• **Directions**
Transcribe precisely those lines of the listing that fall between the line containing "Which item among" and the last line, inclusive of both.

• **Data items**

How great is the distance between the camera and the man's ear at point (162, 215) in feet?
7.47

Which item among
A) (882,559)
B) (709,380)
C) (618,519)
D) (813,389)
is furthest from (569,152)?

• **Complete response**
Which item among
A) (882,559)
B) (709,380)
C) (618,519)
D) (813,389)
is furthest from (569,152)?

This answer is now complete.